Subsequent to the end of 2016, Razor achieved the following milestones:
- On January 30, 2017, at a special meeting of shareholders of Vector, shareholder approval was obtained for: (i) a change of name of Vector to “Razor Energy Corp.”; (ii) a share consolidation of Vector’s common shares on a 20:1 basis; and (iii) the continuance of Vector from Ontario into Alberta resulting in a change of the Company’s primary office.
- On January 31, 2017, Vector and Razor completed the business combination, name change of Vector to “Razor Energy Corp.”, the share consolidation and appointed new officers and directors to the Company.
- On January 31, 2017, Razor entered into a $30 million term loan agreement (the “Term Loan”) with AIMCo. The Term Loan bears interest at a rate of 10% per annum, calculated and payable semi-annually and matures on January 31, 2021. The Term Loan is secured by all present and after-acquired personal property as well as a floating charge on land pursuant to a general security agreement and a promissory note. In addition, Razor issued 1,024,128 common shares of Razor (“Common Shares”) to AIMCo, representing approximately 10.05% of the issued and outstanding Common Shares. Upon completion of the business combination and the issuance of shares to AIMCo, Razor has 10,187,224 Common Shares issued and outstanding (on a post-consolidated basis).
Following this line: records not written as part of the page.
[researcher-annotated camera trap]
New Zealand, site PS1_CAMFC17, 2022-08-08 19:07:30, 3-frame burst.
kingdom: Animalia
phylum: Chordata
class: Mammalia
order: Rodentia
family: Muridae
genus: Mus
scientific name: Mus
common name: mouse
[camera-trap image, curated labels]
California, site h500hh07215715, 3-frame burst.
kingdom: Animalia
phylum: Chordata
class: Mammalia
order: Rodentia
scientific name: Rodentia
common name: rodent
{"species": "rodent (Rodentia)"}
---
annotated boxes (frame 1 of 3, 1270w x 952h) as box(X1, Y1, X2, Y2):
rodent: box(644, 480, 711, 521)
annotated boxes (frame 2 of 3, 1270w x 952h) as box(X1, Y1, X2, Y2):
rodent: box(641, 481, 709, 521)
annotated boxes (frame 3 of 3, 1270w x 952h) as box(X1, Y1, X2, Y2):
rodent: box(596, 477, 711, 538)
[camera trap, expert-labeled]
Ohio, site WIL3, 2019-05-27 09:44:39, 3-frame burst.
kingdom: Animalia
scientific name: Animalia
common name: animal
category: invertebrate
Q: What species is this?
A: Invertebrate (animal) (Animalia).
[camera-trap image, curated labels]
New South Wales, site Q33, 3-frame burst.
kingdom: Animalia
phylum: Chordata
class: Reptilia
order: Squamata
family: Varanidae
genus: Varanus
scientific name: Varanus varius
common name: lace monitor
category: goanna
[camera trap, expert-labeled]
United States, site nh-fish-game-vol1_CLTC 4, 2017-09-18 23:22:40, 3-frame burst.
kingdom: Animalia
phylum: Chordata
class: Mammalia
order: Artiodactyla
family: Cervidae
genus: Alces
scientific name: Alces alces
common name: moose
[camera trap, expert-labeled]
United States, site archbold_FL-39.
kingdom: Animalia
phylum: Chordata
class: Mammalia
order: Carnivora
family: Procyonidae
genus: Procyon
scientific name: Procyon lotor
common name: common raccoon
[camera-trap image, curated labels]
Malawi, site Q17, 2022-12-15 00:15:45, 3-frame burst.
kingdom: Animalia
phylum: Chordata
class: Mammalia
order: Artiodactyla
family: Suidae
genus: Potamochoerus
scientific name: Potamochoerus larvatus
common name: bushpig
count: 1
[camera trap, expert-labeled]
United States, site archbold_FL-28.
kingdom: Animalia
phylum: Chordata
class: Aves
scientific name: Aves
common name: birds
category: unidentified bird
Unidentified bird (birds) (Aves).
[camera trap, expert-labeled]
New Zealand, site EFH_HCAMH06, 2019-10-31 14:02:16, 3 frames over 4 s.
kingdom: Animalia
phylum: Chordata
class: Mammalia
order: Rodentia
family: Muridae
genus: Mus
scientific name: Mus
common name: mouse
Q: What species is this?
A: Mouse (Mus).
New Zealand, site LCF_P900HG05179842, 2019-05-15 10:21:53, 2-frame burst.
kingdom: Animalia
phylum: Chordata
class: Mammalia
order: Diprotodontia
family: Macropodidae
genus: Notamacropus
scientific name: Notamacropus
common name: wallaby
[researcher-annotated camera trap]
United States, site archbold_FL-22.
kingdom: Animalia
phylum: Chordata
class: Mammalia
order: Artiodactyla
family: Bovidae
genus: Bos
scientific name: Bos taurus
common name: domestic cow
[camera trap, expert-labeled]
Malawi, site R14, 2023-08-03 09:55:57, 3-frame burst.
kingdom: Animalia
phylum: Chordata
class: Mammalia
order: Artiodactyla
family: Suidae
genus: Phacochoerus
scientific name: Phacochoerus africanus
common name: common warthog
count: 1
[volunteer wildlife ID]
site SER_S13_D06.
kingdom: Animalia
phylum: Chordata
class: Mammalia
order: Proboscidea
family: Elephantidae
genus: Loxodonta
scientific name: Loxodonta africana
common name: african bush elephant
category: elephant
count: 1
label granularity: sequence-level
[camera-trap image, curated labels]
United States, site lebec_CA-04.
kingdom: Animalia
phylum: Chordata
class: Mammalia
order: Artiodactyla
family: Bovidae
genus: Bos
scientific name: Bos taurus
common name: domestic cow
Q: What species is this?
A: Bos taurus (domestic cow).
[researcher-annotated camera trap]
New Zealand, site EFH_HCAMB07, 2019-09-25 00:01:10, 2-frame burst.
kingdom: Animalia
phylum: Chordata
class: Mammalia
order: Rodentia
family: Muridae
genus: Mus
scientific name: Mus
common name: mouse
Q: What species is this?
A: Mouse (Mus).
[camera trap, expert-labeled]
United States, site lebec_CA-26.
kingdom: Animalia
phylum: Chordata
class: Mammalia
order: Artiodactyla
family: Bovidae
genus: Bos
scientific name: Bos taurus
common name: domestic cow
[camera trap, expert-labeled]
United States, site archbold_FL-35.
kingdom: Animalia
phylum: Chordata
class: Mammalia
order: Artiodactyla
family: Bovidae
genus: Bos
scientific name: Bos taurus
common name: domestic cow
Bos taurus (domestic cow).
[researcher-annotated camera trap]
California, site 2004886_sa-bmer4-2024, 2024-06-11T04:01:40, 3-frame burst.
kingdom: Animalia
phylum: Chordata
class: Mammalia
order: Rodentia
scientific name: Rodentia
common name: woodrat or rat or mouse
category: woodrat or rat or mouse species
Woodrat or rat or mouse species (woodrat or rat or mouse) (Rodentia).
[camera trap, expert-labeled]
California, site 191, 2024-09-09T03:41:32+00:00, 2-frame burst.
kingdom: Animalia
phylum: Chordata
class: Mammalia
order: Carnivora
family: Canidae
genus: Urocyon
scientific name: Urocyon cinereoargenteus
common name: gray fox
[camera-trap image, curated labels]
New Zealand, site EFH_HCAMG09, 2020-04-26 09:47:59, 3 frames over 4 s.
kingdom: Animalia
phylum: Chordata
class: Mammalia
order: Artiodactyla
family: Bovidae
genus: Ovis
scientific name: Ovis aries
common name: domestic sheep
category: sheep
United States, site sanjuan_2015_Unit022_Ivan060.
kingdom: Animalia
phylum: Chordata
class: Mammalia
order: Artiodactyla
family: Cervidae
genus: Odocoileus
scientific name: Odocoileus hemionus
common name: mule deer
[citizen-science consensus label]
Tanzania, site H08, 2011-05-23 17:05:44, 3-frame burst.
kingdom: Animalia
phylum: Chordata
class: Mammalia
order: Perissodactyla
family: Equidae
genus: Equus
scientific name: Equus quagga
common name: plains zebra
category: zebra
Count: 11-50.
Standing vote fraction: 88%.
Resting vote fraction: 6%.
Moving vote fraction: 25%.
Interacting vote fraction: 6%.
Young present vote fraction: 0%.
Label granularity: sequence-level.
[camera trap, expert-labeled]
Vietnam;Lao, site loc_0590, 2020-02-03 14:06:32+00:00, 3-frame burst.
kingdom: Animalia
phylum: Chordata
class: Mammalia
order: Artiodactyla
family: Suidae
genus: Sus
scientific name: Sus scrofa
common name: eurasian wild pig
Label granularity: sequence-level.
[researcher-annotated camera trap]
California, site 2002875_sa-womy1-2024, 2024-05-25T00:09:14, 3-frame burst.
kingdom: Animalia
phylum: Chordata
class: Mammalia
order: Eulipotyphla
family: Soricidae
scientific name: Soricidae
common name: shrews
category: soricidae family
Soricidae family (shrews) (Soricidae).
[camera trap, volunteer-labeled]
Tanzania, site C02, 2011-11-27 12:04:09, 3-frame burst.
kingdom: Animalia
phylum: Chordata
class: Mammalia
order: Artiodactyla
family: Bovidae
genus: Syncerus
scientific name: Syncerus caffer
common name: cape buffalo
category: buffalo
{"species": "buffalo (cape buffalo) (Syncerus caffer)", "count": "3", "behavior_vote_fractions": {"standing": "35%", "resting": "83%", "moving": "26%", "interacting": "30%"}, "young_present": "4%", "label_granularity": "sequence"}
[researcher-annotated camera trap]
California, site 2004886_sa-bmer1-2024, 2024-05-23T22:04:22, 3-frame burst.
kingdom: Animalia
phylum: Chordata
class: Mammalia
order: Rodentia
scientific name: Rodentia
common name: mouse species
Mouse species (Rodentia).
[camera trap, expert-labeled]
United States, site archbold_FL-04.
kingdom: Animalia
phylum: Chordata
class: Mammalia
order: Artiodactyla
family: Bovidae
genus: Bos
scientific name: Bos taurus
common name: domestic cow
- On January 31, 2017, Razor closed an asset acquisition to acquire the Asset from a third party for consideration of $15 million in cash, prior to customary adjustments. The Asset consists of producing oil and gas assets in the Swan Hills area of Alberta.
ABOUT RAZOR
Razor Energy Corp., is a light oil focused company operating predominantly in Alberta. Razor’s full-cycle business plan provides an opportunity to reposition the Company as a disciplined and high-growth junior E&P company. With an experienced management team and a strong, committed Board, growth is anticipated to occur through timely strategic acquisitions and operations. Razor currently trades on TSX Venture Exchange under the ticker “RZE”.